A tuned exhaust typically utilizes similar lengths of exhaust stack to produce a negative pressure or vacuum at the exhaust valve rather than a positive pressure or backpressure. This effectively sucks the exhaust from each cylinder following the power stroke. The Power Flow System (PFS) employs a header pipe for each cylinder that joins together in a 4/1 collector. Each primary or header pipe’s length is adjusted to create a slight vacuum designed to evacuate the majority of spent gases from each cylinder. Exhaust gases aren’t only pushed out by the exhaust stroke of the cylinder, but also sucked out by the negative pressure of the tuned header pipe. This allows each cylinder to accept as much as a 95% pure fuel/air mixture for the next intake stroke, resulting in more power.
To verify the fruits of his research, Thomas tested a Power Flow-equipped 160 hp Lycoming O-320 on a dynamometer at Lycon Aircraft Engines in Visalia, Calif. “We ran the engine at full power with both the stock and Power Flow exhausts,” says Thomas, “and Lycon’s dyno revealed the engine was developing 133 hp with the stock exhaust and 157 hp with the Power Flow, an extra 24 hp.”
Thomas optimized the first Power Flow products for relatively low altitudes, appropriate to typical Skyhawk and Cherokee missions. “On engines with fixed-pitch props, we’ve had reports of power increases of 75 rpm,” Howard explains. Years ago, I flew a before-and-after test of a Power Flow-equipped Cherokee 140 and saw a four-knot improvement in cruise. Owners of the 172 Skyhawk also report similar results.
Power Flow products are currently certified on eight major aircraft models, and some 1,900 systems have been installed in the last half-dozen years. The latest of these are the 180 hp and 200 hp Mooneys. Roughly 100 systems are in service on the carbureted, 180 hp Mooney M20A/B/C/D/G models and another 40 Power Flow mods have been
installed on the injected, 200 hp Mooney M20E/J airplanes.
Since I own a Mooney M20F, I was especially interested in the benefits of a tuned exhaust for the 200 hp Mooneys. The best way to evaluate the advantages of a PFS is to fly an accurate before-and-after comparison, and that’s exactly what I did on the last day of August with Darren Tillman, Power Flow’s general manager. I was in Florida with my Mooney Executive to work on several stories and stopped by Daytona Beach to see the evidence for myself.
++++
**Tasks to perform**
1. In the Power Flow exhaust article, please rewrite the stretch from "Since I own" through "evidence for myself.", replacing "general manager" with "GM".
2. Translate this sentence from the Power Flow exhaust article into Spanish: "Owners of the 172 Skyhawk also report similar results."
3. Go on with the Power Flow exhaust article from the point where it stops.

**Recorded information**
++++
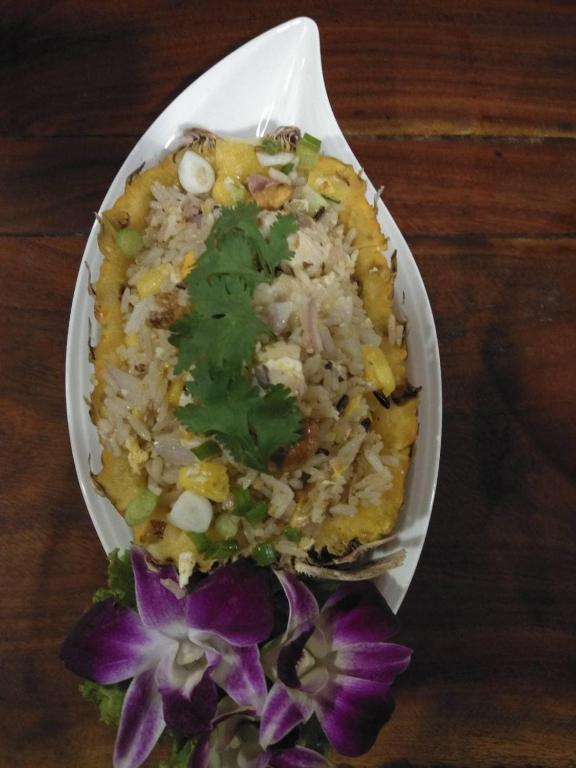 Pinthong Aonang Villa - 17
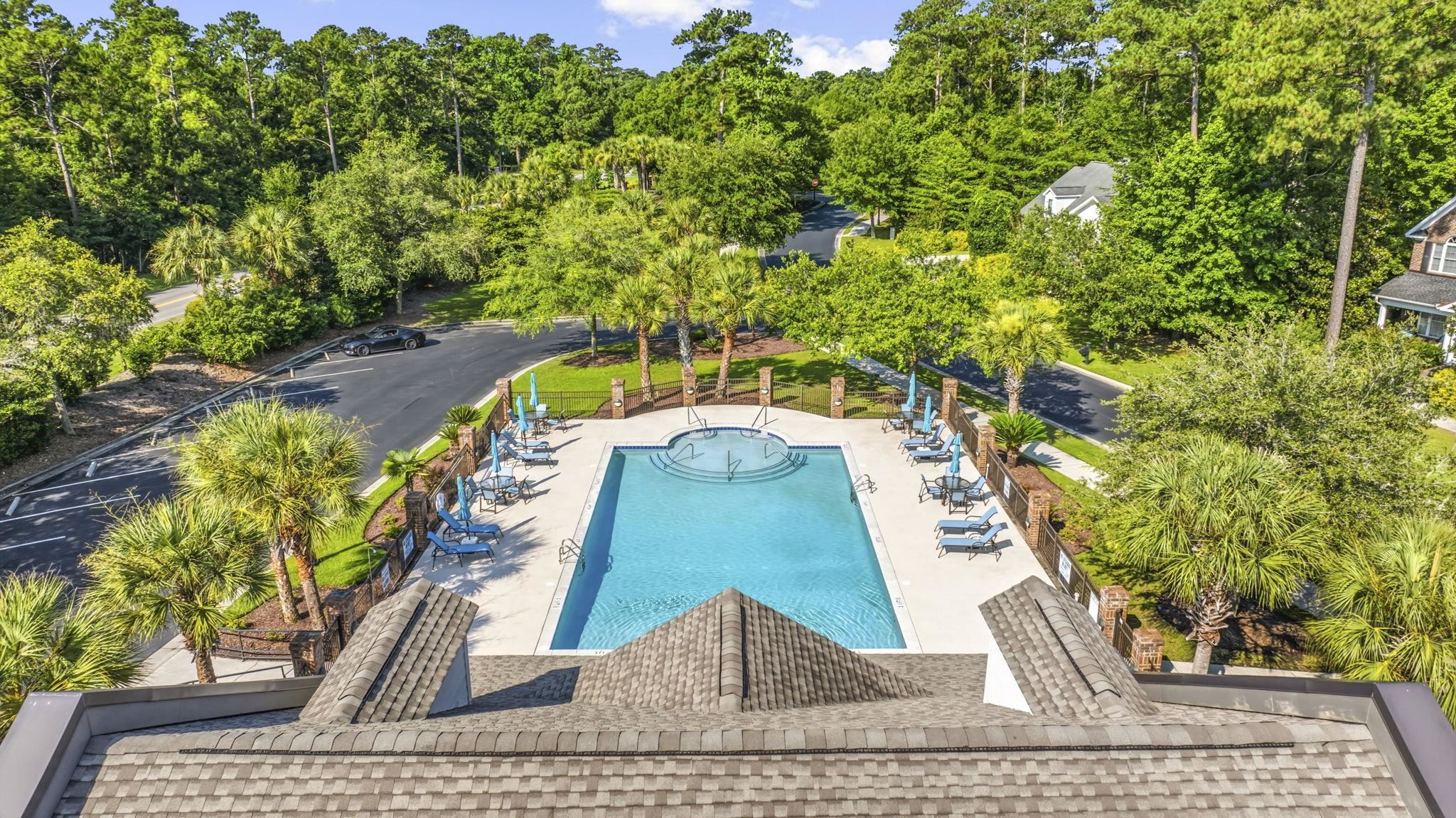 37 Highwood Circle Murrells Inlet, SC 29576 - Photo 54 of 57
++++
**Results**
1.
Since I own a Mooney M20F, I was especially interested in the benefits of a tuned exhaust for the 200 hp Mooneys. The best way to evaluate the advantages of a PFS is to fly an accurate before-and-after comparison, and that’s exactly what I did on the last day of August with Darren Tillman, Power Flow’s GM. I was in Florida with my Mooney Executive to work on several stories and stopped by Daytona Beach to see the evidence for myself.

2. Los propietarios del Skyhawk 172 también informan resultados similares.

3.
Before we flew, Tillman explained that Cherokee and Skyhawk pilots fly one way; Mooney pilots fly another way. “We asked Mooney owners how they operate their airplanes,” Tillman explained, “and we learned that many choose fairly high cruise altitude. The Mooney wing seems to do its best work above 8,000 feet, and climb holds up well enough that many Mooney pilots prefer to cruise at 9,500 feet or higher on any flight over about 200 nm.
“For that reason, we optimized the Mooney PFS for 2,600 rpm and 11,500 feet,” Tillman explained. “We believe there are plenty of tangible benefits at lower altitudes, as well, but the system is most efficient at tall heights and lean mixtures.”
To help quantify the differences, we mounted up early in the morning with the standard exhaust in place to fly the “before” portion of Power Flow’s standard profile. This was my first opportunity to see for myself the performance improvements that are possible with Power Flow’s tuned exhaust.
Tillman’s performance profile includes a timed climb from 1,000 to 11,500 feet, plus cruise checks at 2,500, 7,500 and 11,500 feet. We departed Daytona and made our climb check out over the Atlantic, then recorded cruise numbers with throttle and prop against the wall and with prop at 2,500 rpm at all three heights. After 1.5 hours of tests, we landed back at Daytona, filled the tanks, swapped out exhaust systems to the Power Flow and repeated the tests two hours later. Despite the fact that it was late summer, temperatures at altitude hadn’t changed more than a degree or two for the second tests, though the sky was beginning to muscle up with cumulus clouds.
At the conclusion of the flights, there was no question that the PFS had improved both climb and cruise performance. Specifically, I saw an overall climb improvement of about 50 fpm on the long climb from 1,000 to 11,500 feet. Our ascent required 17 minutes and 30 seconds for an average of 600 fpm. The comparison suggested the difference in climb performance was most pronounced above 8,000 feet, as the difference in rate was the greatest up high. Power Flow may do its best work improving power at high altitudes.
Like most pilots, I was primarily interested in cruise benefits. Since few pilots fly full throttle at 2,500 feet, cruise results were most revealing at the two higher altitudes. At 7,500 feet, I saw indicated airspeeds at full throttle and 2,700 rpm and 2,500 rpm increase by two and three knots, respectively. Of equal significance, the PFS allowed leaning to 0.5 gph lower fuel flow. My best cruise at 7,500 feet was 157 knots, up from 154 knots with the standard exhaust.
Per Tillman’s promise, the best speed improvement came at 11,500 feet using full throttle, 2,500 rpm and peak EGT. The standard exhaust yielded 114 KIAS, whereas the PFS delivered 119 KIAS. As with climb performance, the PFS seems to deliver its greatest advantage at high-altitude and lean-mixture settings. At 11,500 feet, my airplane’s true airspeed improved from 140 to 145 knots.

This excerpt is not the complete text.